Information provided Block Start

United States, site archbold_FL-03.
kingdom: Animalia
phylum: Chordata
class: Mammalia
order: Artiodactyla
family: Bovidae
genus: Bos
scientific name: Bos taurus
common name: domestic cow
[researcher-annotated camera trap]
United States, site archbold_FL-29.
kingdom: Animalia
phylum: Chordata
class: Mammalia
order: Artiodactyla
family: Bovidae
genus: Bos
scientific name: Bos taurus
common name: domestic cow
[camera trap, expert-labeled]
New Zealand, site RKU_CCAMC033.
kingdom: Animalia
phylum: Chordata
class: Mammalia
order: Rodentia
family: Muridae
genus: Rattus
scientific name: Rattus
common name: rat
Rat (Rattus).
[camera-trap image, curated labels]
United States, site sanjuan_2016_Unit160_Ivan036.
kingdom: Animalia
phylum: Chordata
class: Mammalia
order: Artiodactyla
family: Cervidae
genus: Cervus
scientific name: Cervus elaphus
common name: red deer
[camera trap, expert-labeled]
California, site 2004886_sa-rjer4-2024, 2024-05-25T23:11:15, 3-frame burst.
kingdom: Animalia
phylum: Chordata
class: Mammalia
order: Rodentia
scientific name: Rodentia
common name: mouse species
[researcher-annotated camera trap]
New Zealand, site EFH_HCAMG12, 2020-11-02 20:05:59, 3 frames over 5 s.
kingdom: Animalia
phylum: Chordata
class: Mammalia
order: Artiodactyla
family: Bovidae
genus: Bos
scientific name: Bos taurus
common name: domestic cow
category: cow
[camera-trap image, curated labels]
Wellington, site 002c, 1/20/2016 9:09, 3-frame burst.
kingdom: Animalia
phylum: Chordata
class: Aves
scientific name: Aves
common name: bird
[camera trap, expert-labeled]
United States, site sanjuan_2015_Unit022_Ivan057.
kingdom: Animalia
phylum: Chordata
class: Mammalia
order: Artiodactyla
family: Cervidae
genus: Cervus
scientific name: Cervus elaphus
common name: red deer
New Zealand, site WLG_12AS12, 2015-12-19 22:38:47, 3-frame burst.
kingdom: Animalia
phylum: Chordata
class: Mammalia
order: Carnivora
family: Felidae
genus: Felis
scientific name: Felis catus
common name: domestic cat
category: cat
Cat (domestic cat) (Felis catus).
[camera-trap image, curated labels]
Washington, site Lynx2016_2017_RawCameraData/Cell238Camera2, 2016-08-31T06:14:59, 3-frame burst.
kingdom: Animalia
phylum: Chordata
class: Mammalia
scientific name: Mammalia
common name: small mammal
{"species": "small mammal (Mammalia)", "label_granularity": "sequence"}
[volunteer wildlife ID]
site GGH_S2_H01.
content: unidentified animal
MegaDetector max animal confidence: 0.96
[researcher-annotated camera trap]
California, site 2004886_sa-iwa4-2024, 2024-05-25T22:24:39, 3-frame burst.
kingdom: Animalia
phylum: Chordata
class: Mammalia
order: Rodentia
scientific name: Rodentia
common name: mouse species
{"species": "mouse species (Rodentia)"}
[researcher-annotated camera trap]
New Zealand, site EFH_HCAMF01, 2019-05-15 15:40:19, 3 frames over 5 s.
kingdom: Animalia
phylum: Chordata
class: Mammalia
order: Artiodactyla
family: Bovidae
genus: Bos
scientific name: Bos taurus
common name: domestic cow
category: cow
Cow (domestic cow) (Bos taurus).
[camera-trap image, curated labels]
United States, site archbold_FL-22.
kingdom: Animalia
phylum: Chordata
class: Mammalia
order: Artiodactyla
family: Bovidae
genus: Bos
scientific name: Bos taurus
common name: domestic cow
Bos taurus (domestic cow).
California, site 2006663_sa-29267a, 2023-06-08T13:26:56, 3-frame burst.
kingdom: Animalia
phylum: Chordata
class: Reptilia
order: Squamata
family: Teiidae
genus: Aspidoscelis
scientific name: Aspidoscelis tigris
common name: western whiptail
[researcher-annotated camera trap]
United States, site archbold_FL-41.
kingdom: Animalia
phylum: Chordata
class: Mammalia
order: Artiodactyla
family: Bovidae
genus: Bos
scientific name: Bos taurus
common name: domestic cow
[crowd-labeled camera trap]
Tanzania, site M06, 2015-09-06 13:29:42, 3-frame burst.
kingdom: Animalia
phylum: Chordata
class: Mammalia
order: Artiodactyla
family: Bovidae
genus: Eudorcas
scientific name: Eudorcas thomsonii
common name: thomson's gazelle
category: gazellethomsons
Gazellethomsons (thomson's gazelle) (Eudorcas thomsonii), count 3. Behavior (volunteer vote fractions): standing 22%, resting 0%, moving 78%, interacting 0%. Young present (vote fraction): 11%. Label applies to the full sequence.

Information provided Block End

### What is required
Could you write out all of the data again, exactly as given?

### Task response
United States, site archbold_FL-03.
kingdom: Animalia
phylum: Chordata
class: Mammalia
order: Artiodactyla
family: Bovidae
genus: Bos
scientific name: Bos taurus
common name: domestic cow
[researcher-annotated camera trap]
United States, site archbold_FL-29.
kingdom: Animalia
phylum: Chordata
class: Mammalia
order: Artiodactyla
family: Bovidae
genus: Bos
scientific name: Bos taurus
common name: domestic cow
[camera trap, expert-labeled]
New Zealand, site RKU_CCAMC033.
kingdom: Animalia
phylum: Chordata
class: Mammalia
order: Rodentia
family: Muridae
genus: Rattus
scientific name: Rattus
common name: rat
Rat (Rattus).
[camera-trap image, curated labels]
United States, site sanjuan_2016_Unit160_Ivan036.
kingdom: Animalia
phylum: Chordata
class: Mammalia
order: Artiodactyla
family: Cervidae
genus: Cervus
scientific name: Cervus elaphus
common name: red deer
[camera trap, expert-labeled]
California, site 2004886_sa-rjer4-2024, 2024-05-25T23:11:15, 3-frame burst.
kingdom: Animalia
phylum: Chordata
class: Mammalia
order: Rodentia
scientific name: Rodentia
common name: mouse species
[researcher-annotated camera trap]
New Zealand, site EFH_HCAMG12, 2020-11-02 20:05:59, 3 frames over 5 s.
kingdom: Animalia
phylum: Chordata
class: Mammalia
order: Artiodactyla
family: Bovidae
genus: Bos
scientific name: Bos taurus
common name: domestic cow
category: cow
[camera-trap image, curated labels]
Wellington, site 002c, 1/20/2016 9:09, 3-frame burst.
kingdom: Animalia
phylum: Chordata
class: Aves
scientific name: Aves
common name: bird
[camera trap, expert-labeled]
United States, site sanjuan_2015_Unit022_Ivan057.
kingdom: Animalia
phylum: Chordata
class: Mammalia
order: Artiodactyla
family: Cervidae
genus: Cervus
scientific name: Cervus elaphus
common name: red deer
New Zealand, site WLG_12AS12, 2015-12-19 22:38:47, 3-frame burst.
kingdom: Animalia
phylum: Chordata
class: Mammalia
order: Carnivora
family: Felidae
genus: Felis
scientific name: Felis catus
common name: domestic cat
category: cat
Cat (domestic cat) (Felis catus).
[camera-trap image, curated labels]
Washington, site Lynx2016_2017_RawCameraData/Cell238Camera2, 2016-08-31T06:14:59, 3-frame burst.
kingdom: Animalia
phylum: Chordata
class: Mammalia
scientific name: Mammalia
common name: small mammal
{"species": "small mammal (Mammalia)", "label_granularity": "sequence"}
[volunteer wildlife ID]
site GGH_S2_H01.
content: unidentified animal
MegaDetector max animal confidence: 0.96
[researcher-annotated camera trap]
California, site 2004886_sa-iwa4-2024, 2024-05-25T22:24:39, 3-frame burst.
kingdom: Animalia
phylum: Chordata
class: Mammalia
order: Rodentia
scientific name: Rodentia
common name: mouse species
{"species": "mouse species (Rodentia)"}
[researcher-annotated camera trap]
New Zealand, site EFH_HCAMF01, 2019-05-15 15:40:19, 3 frames over 5 s.
kingdom: Animalia
phylum: Chordata
class: Mammalia
order: Artiodactyla
family: Bovidae
genus: Bos
scientific name: Bos taurus
common name: domestic cow
category: cow
Cow (domestic cow) (Bos taurus).
[camera-trap image, curated labels]
United States, site archbold_FL-22.
kingdom: Animalia
phylum: Chordata
class: Mammalia
order: Artiodactyla
family: Bovidae
genus: Bos
scientific name: Bos taurus
common name: domestic cow
Bos taurus (domestic cow).
California, site 2006663_sa-29267a, 2023-06-08T13:26:56, 3-frame burst.
kingdom: Animalia
phylum: Chordata
class: Reptilia
order: Squamata
family: Teiidae
genus: Aspidoscelis
scientific name: Aspidoscelis tigris
common name: western whiptail
[researcher-annotated camera trap]
United States, site archbold_FL-41.
kingdom: Animalia
phylum: Chordata
class: Mammalia
order: Artiodactyla
family: Bovidae
genus: Bos
scientific name: Bos taurus
common name: domestic cow
[crowd-labeled camera trap]
Tanzania, site M06, 2015-09-06 13:29:42, 3-frame burst.
kingdom: Animalia
phylum: Chordata
class: Mammalia
order: Artiodactyla
family: Bovidae
genus: Eudorcas
scientific name: Eudorcas thomsonii
common name: thomson's gazelle
category: gazellethomsons
Gazellethomsons (thomson's gazelle) (Eudorcas thomsonii), count 3. Behavior (volunteer vote fractions): standing 22%, resting 0%, moving 78%, interacting 0%. Young present (vote fraction): 11%. Label applies to the full sequence.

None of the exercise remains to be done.